_Text excerpt_
▼▼▼
Ben's airplane ticket, on me of course, was bought many months ago. At the time we had no idea we would experience

bullet

harassing by Tanzanian immigration, ending with my bullet

midnight arrest at gunpoint and imprisonment and bullet

an outright attempt to get hold of the dhow by bullet

banning me on short notice from the country without giving me the opportunity to take my dhow and without returning the dhow building contract they had seized, bullet

a painstaking remote controlled liberation of the dhow, customs clearing (see Head Quarters Jinja) and bullet

leave for chaotic trip to Uganda with an unfinished ship that was under way going to be bullet

kidnapped for ransom by a donor country subsidized Tanzania police patrol boat in Bukoba Region.

But in the end Ben landed precisely in the night I was lying 4 km before Jinja, waiting for light and wind to sail in the next morning.

Wednesday 06/03/29
The day of arrival. We are free. The Tanzanian crew enjoys hotel drinks, food, and cigarettes on the commander's hotel bill (it would take me several days to extinguish that one day celebration mode definitively).

Thursday 06/03/30
Caulking the deck day 1: the TZ crew started to apply the dearly obtained SIKAFLEX, released on departure, from Daniel's thieves' claws by Philemon only with heavy pressure.
▲▲▲
_Dataset_
▼▼▼
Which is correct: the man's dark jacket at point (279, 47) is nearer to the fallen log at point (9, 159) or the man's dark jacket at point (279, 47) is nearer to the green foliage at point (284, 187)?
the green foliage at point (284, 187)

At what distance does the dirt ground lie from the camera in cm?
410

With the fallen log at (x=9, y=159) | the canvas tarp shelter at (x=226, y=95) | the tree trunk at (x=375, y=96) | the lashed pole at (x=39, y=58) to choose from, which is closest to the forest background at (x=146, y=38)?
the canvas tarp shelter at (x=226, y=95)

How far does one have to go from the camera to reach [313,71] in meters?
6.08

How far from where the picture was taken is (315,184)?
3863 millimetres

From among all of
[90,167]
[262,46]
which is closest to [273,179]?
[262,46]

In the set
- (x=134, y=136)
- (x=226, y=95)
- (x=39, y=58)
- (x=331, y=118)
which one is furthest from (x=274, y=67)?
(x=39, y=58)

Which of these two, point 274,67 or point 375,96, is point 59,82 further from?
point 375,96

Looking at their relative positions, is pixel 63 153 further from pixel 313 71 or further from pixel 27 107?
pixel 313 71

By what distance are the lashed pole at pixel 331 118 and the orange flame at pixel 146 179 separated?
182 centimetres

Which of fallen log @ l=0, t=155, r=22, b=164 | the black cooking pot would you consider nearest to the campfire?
▲▲▲
_Exercise requirements_
A – In the dhow voyage log, how far from Jinja was the narrator waiting on the night Ben landed?
B – Extend the dhow voyage log past its last entry, keeping its diary style.

_Exercise responses_
A – 4 km before Jinja.

B –
I start my job of contacting local government officers. Not at ease about it, the sensational misbehaviour of Tanzanian government authorities fresh in mind, as well as warnings by prudent Ugandans. What would I meet? What would they start trying with me? Fortunately, I know that Jinja immigration is friendly. Expiring visa are extended in this office without any greedy predators asking you to wait or otherwise asking for money. So, I headed for their office first, with my crew's passports. Apart from being short of entry registering forms - we used exit and stroke out exit specific questions - the officers were clearly friendly and cooperative. I got courage to simply state the case: my boys brought the boat, and were now going to finish it. That was OK. THEY NEEDED NO BUSINESS VISA! (In Tanzania, for sitting on my lazy chair next to my boat under construction by the yard, immigration had determined I so urgently needed to buy a business visa that they had decided to arrest me, midnight, at gunpoint with six police in civilian with guns (see surfboard: immigration, arrested at gunpoint and jailed). Moreover, the crew's passports were stamped by Jinja immigration for entry without time limit. We would just keep in touch. Uganda, heaven on earth! This gave me courage to ask Jinja Immigration for other officers that I would have to meet. To my surprise, that was not primarily customs, but ISO, the Internal Security Organization.
That sounded like bad news indeed. But it turned out to be a run down former colonial home with a boss and a boy, Kasim, the boss always off, the office thoroughly idle. Laundry hanging about, some visiting friends relaxing on the dangerously rotten veranda. When my immigration office friends called "ISO" to announce me, I already heard them ask ironically about us: they are here since yesterday morning, are you aware of it?
Kasim clearly was delighted to have some work. I showed him the boat. He was supposed to do a cargo inspection. A useless procedure indeed since every dhow can drop questionable cargo at a near island before having itself inspected, collecting it afterwards. Anyway he was curious. He took papers of boat and copies of customs out clearing Tanzania.
Then, it was clear to me this could be a useful man. I asked him to join me to the Customs Office. He volunteered, introduced me there as "his friend", and asked, in local language, what should be done. I felt in the back seat to a comfortable and secure embedding of my dhow in Ugandan society.
Unfortunately, Kasim had to explain to customs what is ISO.
Customs looked at my papers, then told me what papers I needed (exactly the ones they had just looked at), and then told me that to submit and process those papers I would need a clearing agent.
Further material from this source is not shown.